* WHAT THE TASK REQUIRES
Could you carry on the article about hospitals' borrowing through municipal bonds, which appears below before the listing, from the point where it stops?

* SELECTED EXCERPT
Hospitals borrowed 50% more from long-term investors this year than in 2014, as potential savings from refinancing drew not-for-profit hospitals into the market, new data show.
Hospitals sold investors $18 billion in fixed-rate municipal bonds this year, according to healthcare financial advisers HFA Partners. That's compared with 2014, when hospitals borrowed $12 billion.
Rates were also low in 2014, but hospitals had additional incentives to capitalize on cheap debt this year—including the much-anticipated action by the Federal Reserve to raise interest rates. The nation's central bank announced earlier this month it would finally raise rates from zero after years of halting economic recovery from the Great Recession. In fact, more rate hikes are expected.
Interest rates were also further depressed this year by the small number of hospitals looking to borrow in 2014. Hospital debt entering the market dropped to a 10-year low in 2014. Investors had fewer hospital bonds to buy, which held down the interest rates that hospitals had to pay.
Rates were so low entering 2015 that some hospitals sought to refinance bonds, despite terms that prohibit them from doing so for a few more years.
Hospitals often agree not to refinance, or call, bonds for a few years after borrowing money. Borrowers can get around that agreement with “advance refunding,” but that can be costly.
Still, some hospitals found they could save money regardless of advance refunding costs this year. “If rates are low enough, it works,” said Pierre Bogacz, managing director at HFA Partners.
Not all hospitals benefit equally from low rates. Borrowers with higher interest rates on existing debt stand to gain the most, Bogacz said. Advanced refunding is often most attractive to hospitals that are close to the date—one or two years—when their bonds can be refinanced.
Reid Health in Richmond, Ind., will save $1 million a year on interest after refinancing $92 million in February, said Christopher Knight, vice president and chief financial officer for the central Indiana hospital.

* DATASET ENTRIES
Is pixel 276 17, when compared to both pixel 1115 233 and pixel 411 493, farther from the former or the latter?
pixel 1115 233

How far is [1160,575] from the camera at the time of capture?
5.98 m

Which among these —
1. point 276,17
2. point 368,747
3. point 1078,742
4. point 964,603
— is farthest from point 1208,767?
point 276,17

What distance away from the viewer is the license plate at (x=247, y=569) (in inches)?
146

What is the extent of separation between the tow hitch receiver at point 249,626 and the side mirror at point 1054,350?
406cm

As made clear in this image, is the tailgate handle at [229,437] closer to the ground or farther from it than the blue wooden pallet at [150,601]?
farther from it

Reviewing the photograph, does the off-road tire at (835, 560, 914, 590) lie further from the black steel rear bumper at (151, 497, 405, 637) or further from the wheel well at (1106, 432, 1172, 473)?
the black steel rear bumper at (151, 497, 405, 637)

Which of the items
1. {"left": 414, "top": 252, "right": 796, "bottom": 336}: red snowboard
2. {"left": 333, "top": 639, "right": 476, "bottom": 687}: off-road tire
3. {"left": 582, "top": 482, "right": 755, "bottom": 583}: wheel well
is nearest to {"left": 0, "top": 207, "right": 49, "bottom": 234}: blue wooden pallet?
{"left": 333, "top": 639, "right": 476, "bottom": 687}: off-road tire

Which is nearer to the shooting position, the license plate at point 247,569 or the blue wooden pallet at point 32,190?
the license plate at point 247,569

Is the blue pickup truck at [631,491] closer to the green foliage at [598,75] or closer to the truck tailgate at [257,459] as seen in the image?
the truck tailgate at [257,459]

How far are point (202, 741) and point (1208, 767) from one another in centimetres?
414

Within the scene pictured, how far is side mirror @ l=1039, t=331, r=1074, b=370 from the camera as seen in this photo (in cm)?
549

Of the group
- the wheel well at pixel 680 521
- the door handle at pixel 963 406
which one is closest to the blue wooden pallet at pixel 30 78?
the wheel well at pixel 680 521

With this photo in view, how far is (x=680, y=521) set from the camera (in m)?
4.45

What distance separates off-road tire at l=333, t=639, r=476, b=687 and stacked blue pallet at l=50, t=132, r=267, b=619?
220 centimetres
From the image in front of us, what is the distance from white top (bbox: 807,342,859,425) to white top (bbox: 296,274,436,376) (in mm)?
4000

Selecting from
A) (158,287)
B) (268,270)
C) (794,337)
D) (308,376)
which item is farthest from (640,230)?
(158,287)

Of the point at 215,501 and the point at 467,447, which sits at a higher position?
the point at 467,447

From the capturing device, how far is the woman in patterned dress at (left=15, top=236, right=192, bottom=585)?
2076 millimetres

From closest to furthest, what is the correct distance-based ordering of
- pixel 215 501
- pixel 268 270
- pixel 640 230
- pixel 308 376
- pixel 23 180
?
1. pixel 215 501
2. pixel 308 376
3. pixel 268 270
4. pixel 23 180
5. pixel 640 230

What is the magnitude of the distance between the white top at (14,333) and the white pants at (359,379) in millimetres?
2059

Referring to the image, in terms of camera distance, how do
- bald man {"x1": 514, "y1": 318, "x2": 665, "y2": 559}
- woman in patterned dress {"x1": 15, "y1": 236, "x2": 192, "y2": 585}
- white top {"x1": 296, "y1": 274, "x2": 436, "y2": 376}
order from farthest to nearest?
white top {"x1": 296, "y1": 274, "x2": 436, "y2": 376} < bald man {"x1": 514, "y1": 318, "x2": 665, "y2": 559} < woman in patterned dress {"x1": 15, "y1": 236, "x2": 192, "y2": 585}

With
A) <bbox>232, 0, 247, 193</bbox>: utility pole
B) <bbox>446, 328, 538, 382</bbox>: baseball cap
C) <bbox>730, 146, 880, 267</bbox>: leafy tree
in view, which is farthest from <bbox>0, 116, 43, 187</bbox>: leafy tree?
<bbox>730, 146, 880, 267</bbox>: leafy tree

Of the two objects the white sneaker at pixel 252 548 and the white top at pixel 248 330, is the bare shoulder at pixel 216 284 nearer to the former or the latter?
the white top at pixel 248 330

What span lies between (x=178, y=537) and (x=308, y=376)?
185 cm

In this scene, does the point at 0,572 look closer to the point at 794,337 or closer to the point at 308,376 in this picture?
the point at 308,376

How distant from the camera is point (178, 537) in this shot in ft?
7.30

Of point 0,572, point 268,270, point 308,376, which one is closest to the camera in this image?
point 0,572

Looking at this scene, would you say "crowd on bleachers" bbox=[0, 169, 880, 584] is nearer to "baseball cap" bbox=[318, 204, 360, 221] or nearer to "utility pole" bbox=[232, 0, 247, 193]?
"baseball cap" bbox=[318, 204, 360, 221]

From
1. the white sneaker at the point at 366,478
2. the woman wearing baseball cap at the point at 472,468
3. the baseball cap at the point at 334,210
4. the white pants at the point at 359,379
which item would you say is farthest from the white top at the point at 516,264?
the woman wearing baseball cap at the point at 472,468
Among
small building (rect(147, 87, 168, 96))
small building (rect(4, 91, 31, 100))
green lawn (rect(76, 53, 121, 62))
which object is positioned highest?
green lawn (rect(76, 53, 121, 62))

* EXERCISE OUTPUT
In 2005, Reid Health went to municipal bond markets to finance construction of a replacement hospital, which opened three years later. The financial crisis that erupted that year forced Reid Health and other not-for-profits into costly refinancing deals. Reid ended up with an average coupon rate of 6.5% and agreed not to refinance the bonds again until 2019.
Now, newly issued 30-year bonds will save the hospital money even after the $25 million cost of an advanced refunding. “I think everybody was surprised,” by the amount, Knight said. Reid rushed to enter the market in February to refinance before the Federal Reserve boosted borrowing costs. “That's why we got in as early as possible,” Knight said.
Hospital leaders have also sought to capitalize on the large supply of investors and the small number of borrowers in the industry. Hospitals have borrowed less in recent years, despite low rates, as they scale back on construction and invest in more information technology. Demand for Reid Health's bonds was so high that not all investors could buy bonds.
Refinancing surged in the first months of the year when Reid Health entered the market, accounting for three-quarters of the $5.8 billion in first-quarter bonds issued by hospitals, an HFA Partners analysis shows. That's compared with 20% of the $1.4 billion hospitals borrowed in 2014.
Interest rates are more favorable now than in 2009, when "the market was anything but normal," Bogacz said. Hospitals also save from an advance refunding with debt that must be paid back more quickly, or when hospitals' credit rating has improved, both of which typically lower interest rates, he said.